Closed freedom-wy closed 4 years ago
Hi @freedom-wy,
May I know approximately the length of the dataList which has around 376MB Memory Occupied? Also, In my experience, I have never dealt with such a big keyword list. To explain your issue, since Flashtext implements a trie dictionary structure, to store all these keywords in a dictionary character by character (https://en.wikipedia.org/wiki/Trie) would be memory consuming definitely (Should go in GB's of data).
What I can think as a novice approach probably you can try is chunking your keywords into smaller lists and then use flashtext to extract from a smaller keyword list. Using this approach would help you consume less space, whereas the limitation would be you would have to run flashtext for your use-case multiple times over each chunk separately. Let me know if this sounds feasible.

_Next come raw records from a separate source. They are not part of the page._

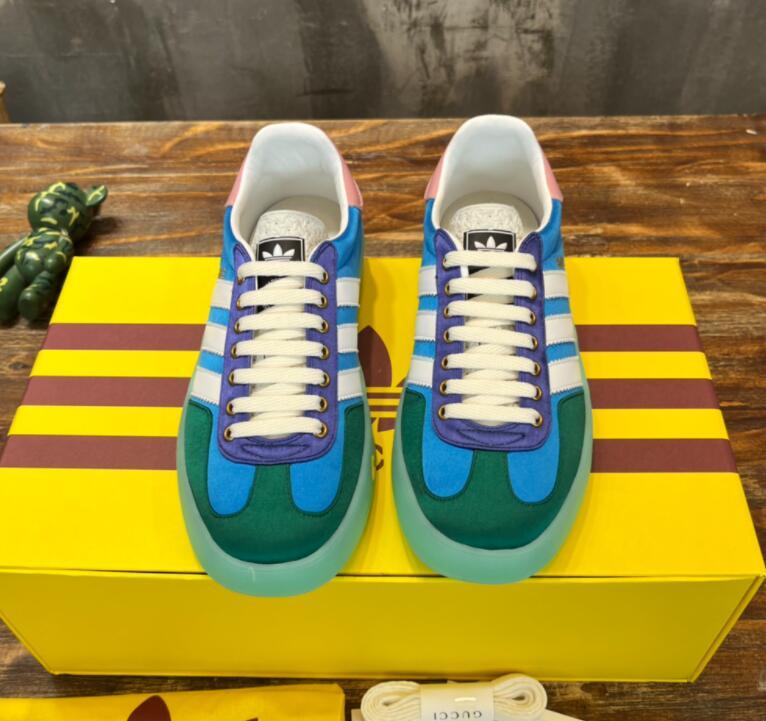 SAMC - GUKI Women Shoes - 542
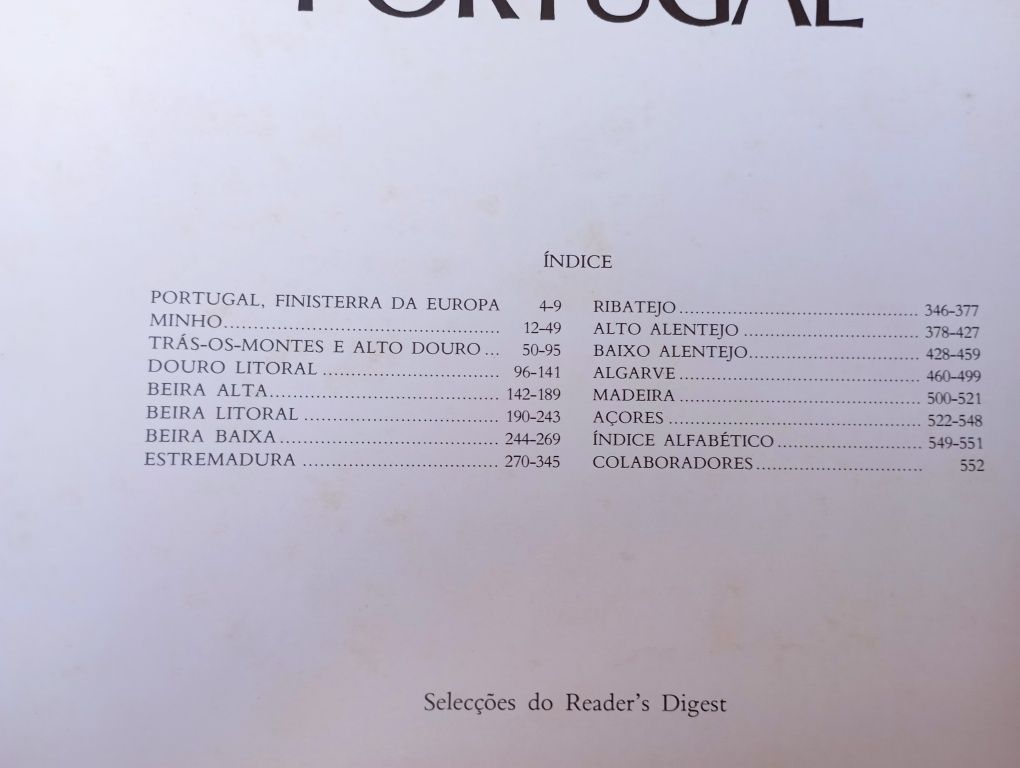 Livro A descoberta de portugal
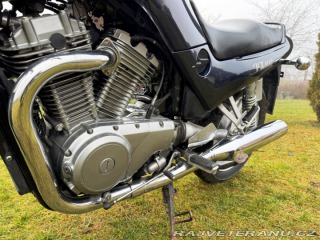 Suzuki VX 800, původní stav 1990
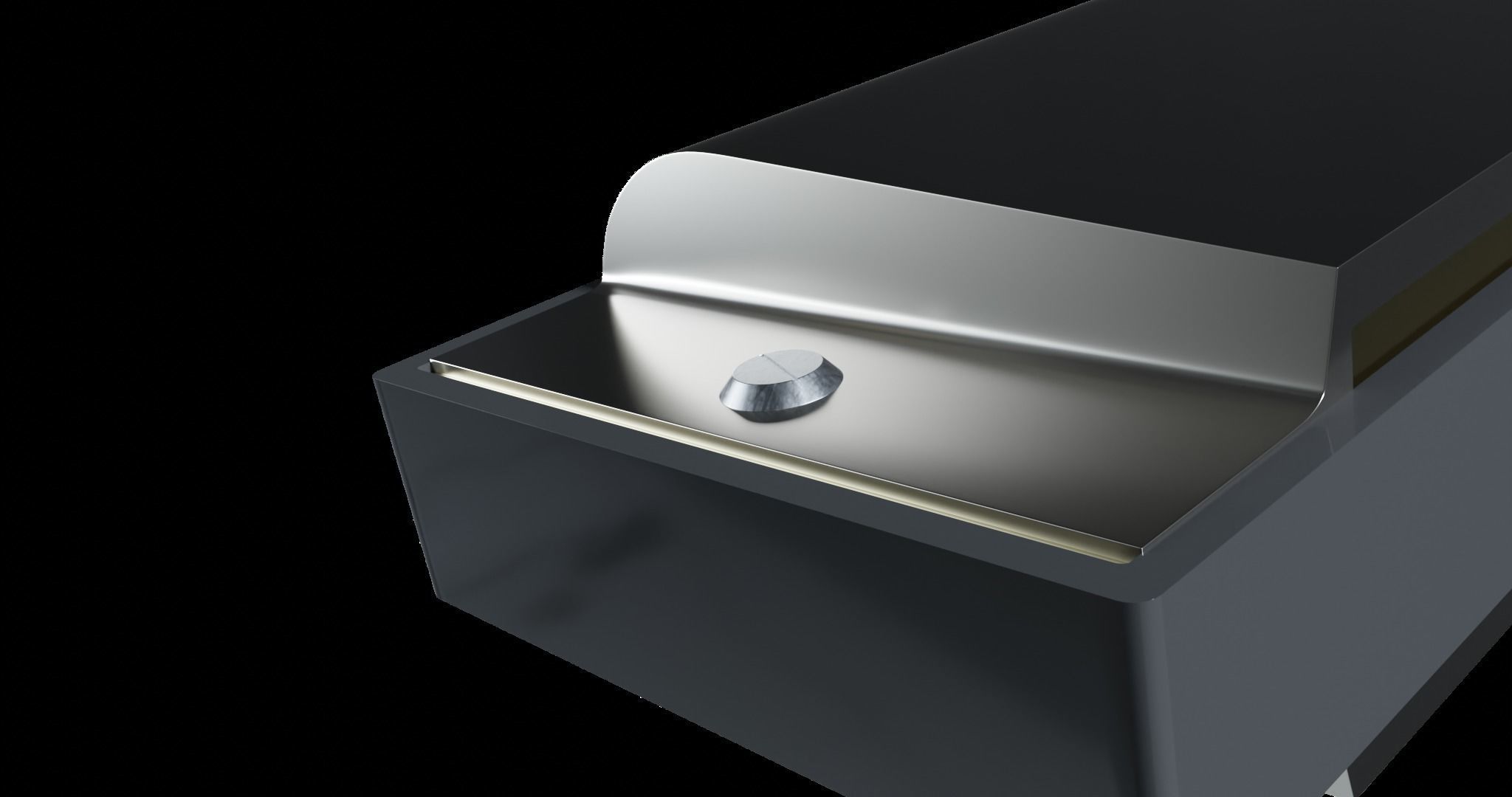 Diatonic Harmonica 3D model_7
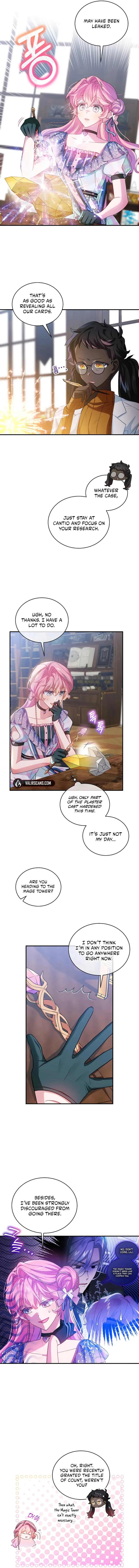 An Unseemly Lady chapter 86 page 8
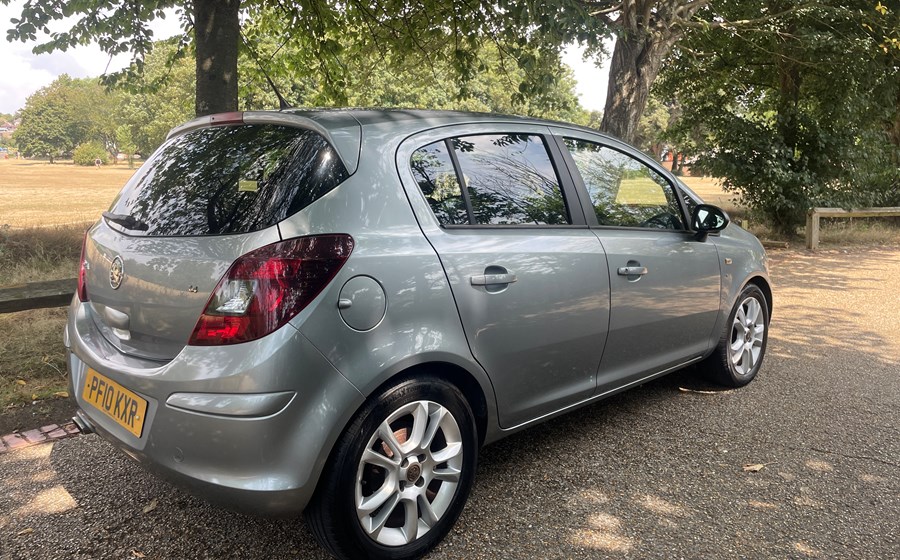 Vauxhall Corsa 1.4 SXi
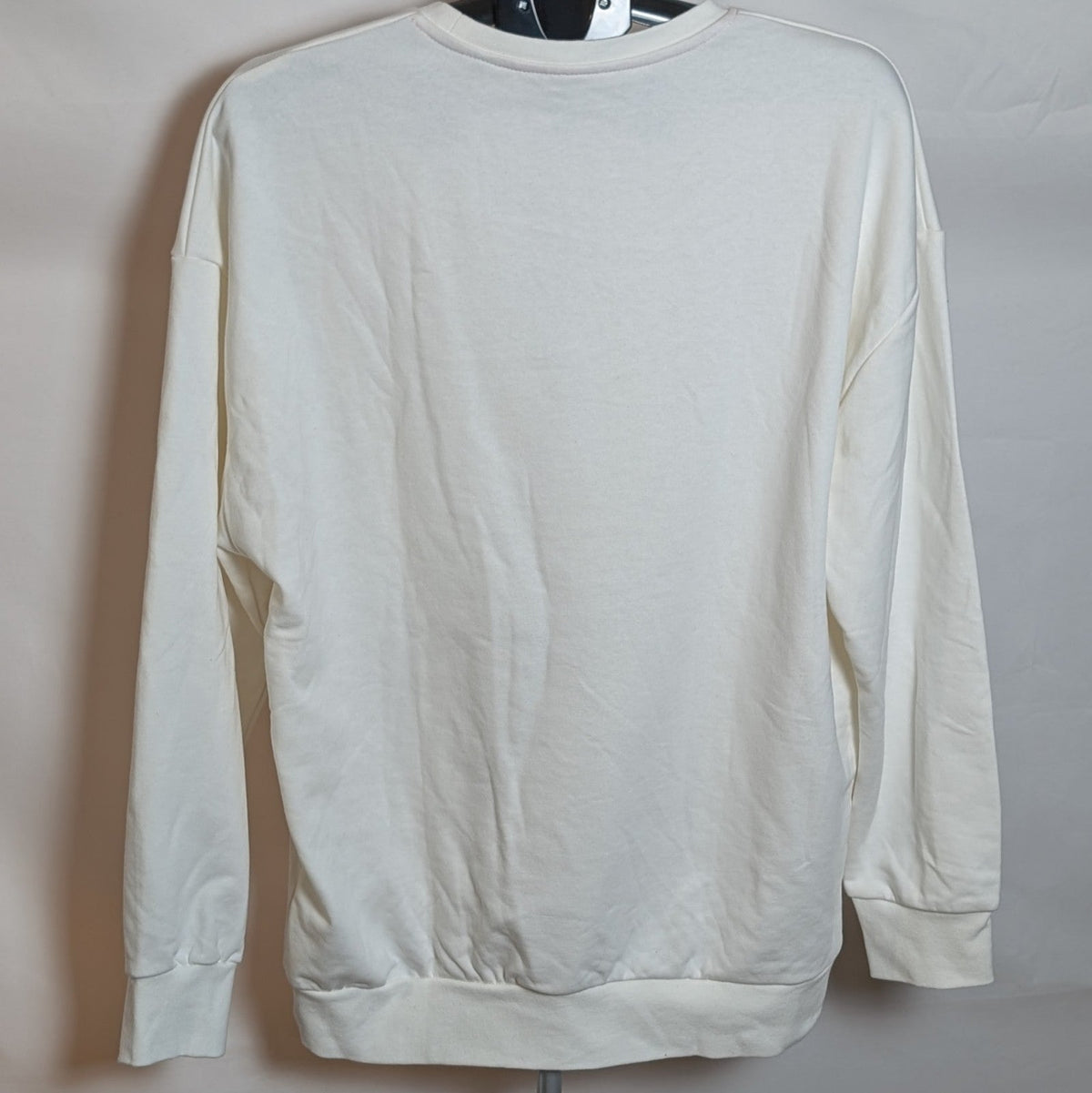 Lightweight Crewneck Sweatshirt Sz XL Homer Simpson Boss Life ~ Born To Fly Unknown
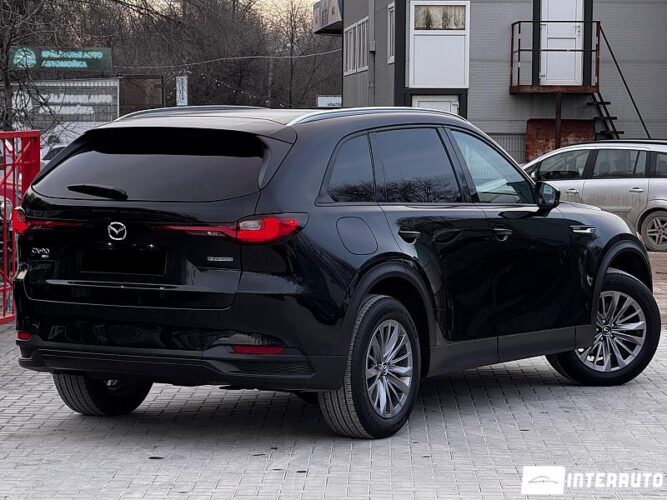 mazda CX-90 2025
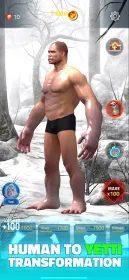 Screenshot Idle Transformation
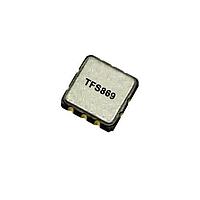 Microchip Technology TFS869R SAW Filters 869.0 MHz BW=2.0MHz SAW FILTER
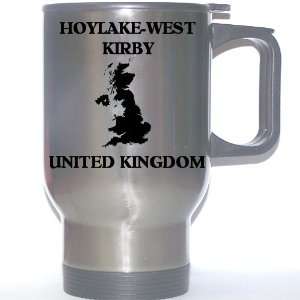  UK, England   HOYLAKE WEST KIRBY Stainless Steel Mug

Maybe, @vi3k6i5 has another intuitive approach that might help here?
Kind Regards, Nandan Thakur
Can I use flashtext load the database? sqlite3 database in database have 1 million 200 thousand data.
@freedom-wy not directly using loading the database, but you can retrieve 100k keywords at a time from the database and load them in the flashtext, and use flash text for your use case.
Iterate this until you use all your keywords from your database. At the moment, this is the best solution which I can think of. I've never handled so many keys at once (1mil+ keywords).
Kind Regards, Nandan Thakur
thank you.
i have a keyword list,376MB memory occupied。 when i add_keywords_from_list(dataList) it's 4.697g memory occupied How to improve?